Illumina's technology might become obsolete
Remember Zip drives? Or HD-DVD? Or pagers? These and many other technologies were once very popular -- more popular by far in the public mind than Illumina's sequencers -- and the general consensus was that they would stick around for a while. Instead, all three are now prime examples of dead-end technology, which is simply a technological format that once seemed destined to dominate its market before a superior alternative with broader applications came along.

Illumina's sequencing technology is the industry's favorite, but all it takes is the development of a better, cheaper, faster alternative to knock the king off his throne. There aren't a lot of clear challengers right now, but continued development could result in one of Illumina's competitors leapfrogging its technology, or might even result in the development of an as-yet-unknown alternative, similarly to the way Zip drives were blown out of the water by CD-ROMs and later by thumb drives.

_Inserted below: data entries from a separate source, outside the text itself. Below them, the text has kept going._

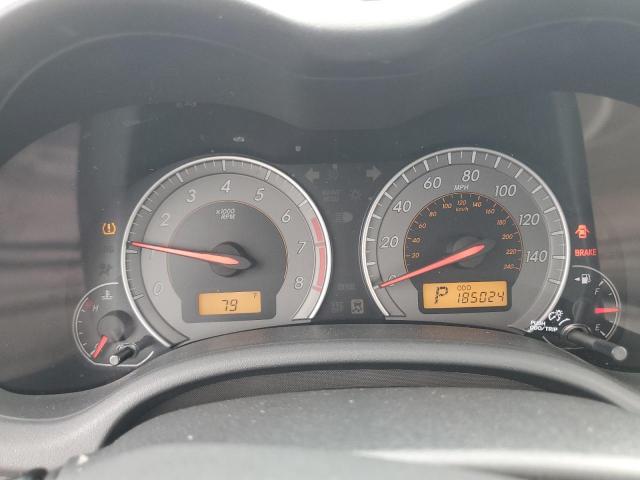 1NXBU4EE7AZ253086 - 2010 TOYOTA COROLLA BASE Grafit foto 9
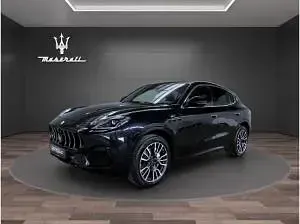 Gebraucht Maserati Grecale 300 PS (220 kW) 2022 Schwarz (schwarz (nero tempesta)) SUV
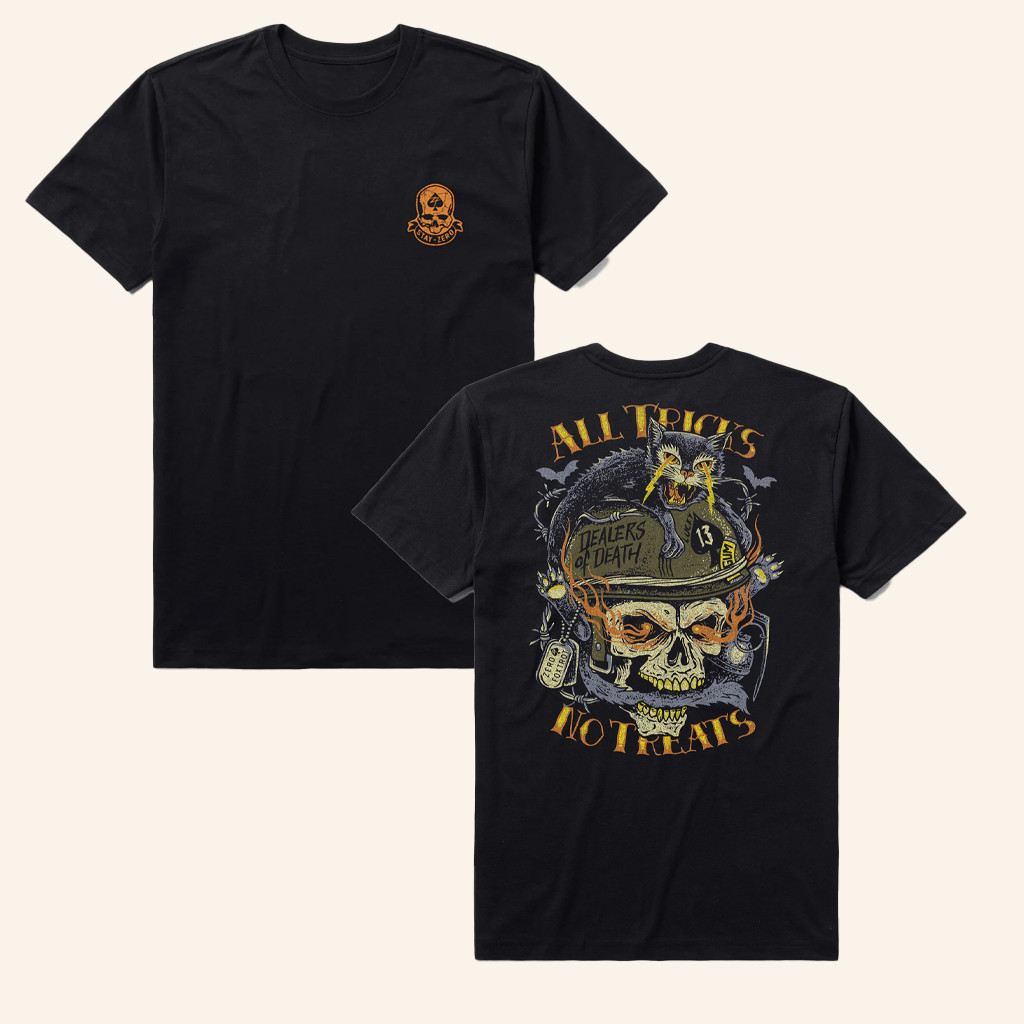 Zero Foxtrot Merch All Tricks T-Shirt Christmas Gifts For Dad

Oxford Nanopore and its nanopore sensors have been a highly visible alternative, but the company's offerings haven't quite caught fire in the marketplace yet. Roadblocks to nanopore technology's widespread use include the difficulty of controlling the speed of DNA movement through the pore sensor, and the lack of a high-fidelity sensor zone in the pore. Nanopores have been on the table as a sequencing technology since before the first genome was sequenced, but its drawbacks have thus far prevented it from grabbing market share from Illumina.

IBM (IBM -0.40%) has also been developing genome-sequencing technology based around semiconductor sensors for nearly a decade, but a high-profile collaboration with Roche led to a similarly high-profile failure last year when Roche effectively backed out of the genomics business. These public disappointments only serve to highlight the difficulty of actually developing something that can beat Illumina at its own game -- but that doesn't mean large, well-funded competitors will stop trying.

Three good reasons?
It's no accident that Illumina has been the world leader in genome sequencing for years, but its current position may be more akin to the last manufacturers of mainframes before the PC's launch. Smaller, cheaper, and more efficient sequencing tools could be right around the corner, ready to capture share from a seemingly unbeatable incumbent. Are these reasons enough to stay away from Illumina's stock today? For many investors, the answer is still no, but tomorrow could change everything -- it often does for companies on the bleeding edge of technology.